Infine, contrariamente a quanto affermato dalla sentenza impugnata, non possono essere considerati disponibilità di redditi ulteriori rispetto a quelli dichiarati gli indebitamenti da scoperto di conto corrente, che invece presuppongono una ancora maggiore capacità contributiva, presupponendo un reddito legalmente prodotto per il relativo sostentamento.

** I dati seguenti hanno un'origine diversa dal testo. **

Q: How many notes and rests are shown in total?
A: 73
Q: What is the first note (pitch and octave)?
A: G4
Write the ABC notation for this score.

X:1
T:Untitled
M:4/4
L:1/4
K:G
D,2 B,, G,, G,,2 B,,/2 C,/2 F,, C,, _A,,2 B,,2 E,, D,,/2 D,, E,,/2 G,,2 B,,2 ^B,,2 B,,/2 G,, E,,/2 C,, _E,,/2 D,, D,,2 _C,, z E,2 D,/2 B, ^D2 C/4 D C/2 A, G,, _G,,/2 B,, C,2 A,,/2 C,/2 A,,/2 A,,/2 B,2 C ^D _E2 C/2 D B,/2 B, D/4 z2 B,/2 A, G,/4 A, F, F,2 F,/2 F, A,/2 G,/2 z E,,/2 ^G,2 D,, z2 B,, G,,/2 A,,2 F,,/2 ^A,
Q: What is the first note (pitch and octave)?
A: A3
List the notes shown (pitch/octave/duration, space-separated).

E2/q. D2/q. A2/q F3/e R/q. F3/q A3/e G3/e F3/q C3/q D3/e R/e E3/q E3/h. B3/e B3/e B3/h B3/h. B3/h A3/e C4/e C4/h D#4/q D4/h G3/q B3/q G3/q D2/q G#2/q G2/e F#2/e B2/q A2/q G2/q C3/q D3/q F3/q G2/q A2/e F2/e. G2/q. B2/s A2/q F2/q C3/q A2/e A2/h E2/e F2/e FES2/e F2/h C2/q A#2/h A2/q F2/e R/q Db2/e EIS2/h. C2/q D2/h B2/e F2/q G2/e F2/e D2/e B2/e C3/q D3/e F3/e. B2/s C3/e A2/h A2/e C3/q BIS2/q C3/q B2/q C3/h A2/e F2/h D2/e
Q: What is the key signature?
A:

Pertanto, ritenuto fondato il motivo di impugnazione, il ricorso dell’Agenzia delle entrate va accolto e la sentenza impugnata va cassata con rinvio alla Commissione Tributaria Regionale delle Marche, in diversa composizione, anche per le spese del presente giudizio.

P.Q.M.

La Corte accoglie il ricorso, cassa la sentenza impugnata e rinvia la causa alla Commissione Tributaria Regionale delle Marche, in diversa composizione, cui demanda di provvedere anche sulle spese del giudizio di legittimità.

Così deciso in Roma, nella camera di consiglio, il 23 marzo 2021.